…et du chaos viendra l’ordre. Bertrand Mandico possède un style inimitable. Punk, sale, beau, violent, doux, amer : autant d’adjectifs pour caractériser son cinéma. Il est clairement imprégné d’une multitude de références, tel que le cinéma SF des années 70, à l’instar de Barbarella. Cependant, j’y décèle également une influence considérable du jeu vidéo au service du cinéma. Mandico se révèle être un artiste complet, son cinéma dénonce, divertit et offre de véritables tableaux vivants à contempler. Ici, il revisite le mythe fondateur slave et l’un des récits les plus virilistes de l’histoire : Conan le barbare. Cependant, l’artiste remonte aux racines du personnage, bien loin des récits pulp publiés dans les années 60, avec la source du personnage : Conann. Pour rappel, l’histoire de Conan est celle d’un barbare dont la mère a été tuée devant ses yeux d’enfant. On suit alors le périple du jeune homme de son enfance à sa mort, et sa quête de violence et de vengeance contre ceux qui ont tué sa mère.
Mandico dynamite le récit original en le transformant en un récit métaphysique et onirique, une quête sans fin d’un personnage aux prises avec des démons intérieurs trop puissants. Pour ce faire, il choisit d’abord de confier cette partition, jusque-là écrite par et pour des hommes, à des femmes. En résulte une chevauchée des Valkyries contemplative et passionnante. Les différents tableaux de Mandico se dévoilent à travers plusieurs chapitres, chaque phase de la vie de Conann étant représentée par une actrice, une époque et un style différents. Si cela permet avant tout une exploration visuelle plus profonde de la part du réalisateur, cela lui permet également de dresser un constat de chaque époque représentée.
Le choix de représenter Conann sous une forme féminine n’est pas anodin. Femme barbare, sensible, cruelle, etc., c’est toute la féminité que cherche à représenter Mandico dans son œuvre. Il explore chaque état féminin pour les pousser à leur paroxysme, tout en les condamnant à la même fin : celle de la violence et de l’amour. L’aspect pulp conservé dans le récit de Mandico se manifeste ici dans cette représentation à double face : pile la haine, face la violence. Cela enferme le récit dans un sentiment étrange de frustration, une boucle dont Conann ne pourra jamais réellement sortir, une représentation de l’enfer personnel d’une barbare en quête d’identité.
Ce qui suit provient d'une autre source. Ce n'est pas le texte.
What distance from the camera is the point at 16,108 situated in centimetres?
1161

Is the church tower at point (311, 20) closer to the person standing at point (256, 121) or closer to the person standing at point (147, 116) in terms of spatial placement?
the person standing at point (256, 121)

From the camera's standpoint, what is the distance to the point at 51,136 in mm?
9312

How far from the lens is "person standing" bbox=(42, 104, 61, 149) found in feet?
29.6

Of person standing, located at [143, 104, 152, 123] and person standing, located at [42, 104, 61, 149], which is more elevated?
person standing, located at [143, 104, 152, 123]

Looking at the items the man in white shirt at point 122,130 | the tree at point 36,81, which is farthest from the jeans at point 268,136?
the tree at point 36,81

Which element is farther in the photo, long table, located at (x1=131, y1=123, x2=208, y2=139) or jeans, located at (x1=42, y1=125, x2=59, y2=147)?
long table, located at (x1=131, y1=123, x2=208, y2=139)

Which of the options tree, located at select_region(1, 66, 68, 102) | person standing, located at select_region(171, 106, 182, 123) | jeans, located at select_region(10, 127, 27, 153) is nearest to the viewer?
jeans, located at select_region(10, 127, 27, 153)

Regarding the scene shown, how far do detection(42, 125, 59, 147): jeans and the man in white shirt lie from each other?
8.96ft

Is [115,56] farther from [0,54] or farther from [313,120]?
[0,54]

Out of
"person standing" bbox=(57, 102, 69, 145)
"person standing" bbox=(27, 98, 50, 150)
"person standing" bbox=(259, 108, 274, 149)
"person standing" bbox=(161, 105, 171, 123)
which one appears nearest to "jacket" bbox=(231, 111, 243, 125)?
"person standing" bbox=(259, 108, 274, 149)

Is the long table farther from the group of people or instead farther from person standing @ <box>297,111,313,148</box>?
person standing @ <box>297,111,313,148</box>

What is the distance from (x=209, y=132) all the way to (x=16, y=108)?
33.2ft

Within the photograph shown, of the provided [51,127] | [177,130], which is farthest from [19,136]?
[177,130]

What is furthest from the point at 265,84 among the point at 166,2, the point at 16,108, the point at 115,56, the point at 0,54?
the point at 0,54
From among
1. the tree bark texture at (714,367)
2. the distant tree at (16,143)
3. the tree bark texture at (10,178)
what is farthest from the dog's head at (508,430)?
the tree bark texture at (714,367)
Toutes ces métaphores dévoilées par le récit et la réalisation de Mandico semblent parfois s’enchevêtrer et se mordre la queue. Car s’il y a un seul défaut au film, c’est bien sa générosité. L’abondance de métaphores exige une attention constante du spectateur, que le réalisateur tente de désamorcer avec le personnage de Rainer, notre guide à travers les enfers. Parfois cela fonctionne très bien, comme dans la séquence sur la Conann violente. Parfois, cela stagne et nous perd dans un manque de repères, comme dans la séquence de l’amour. Conann est un film hypnotisant à analyser, mais son visionnage laissera sur le côté les spectateurs en quête d’un spectacle plus concret. Conann fascine à de nombreux égards, notamment par sa critique du monde capitaliste et de l’art. Cependant, il peut parfois s’embourber dans des métaphores pompeuses. Cela dit, cela est compensé par le jeu admirable des actrices. C’est une véritable œuvre punk qui choisit de briser les codes du patriarcat, des représentations féminines et des visions des artistes. C’est un film qui met le feu aux conventions narratives de ce genre de récits habituels.
Conann de Bertrand Mandico, 1h45, avec Elina Löwensohn, Christa Théret, Julia Riedler – Au cinéma le 29 novembre 2023.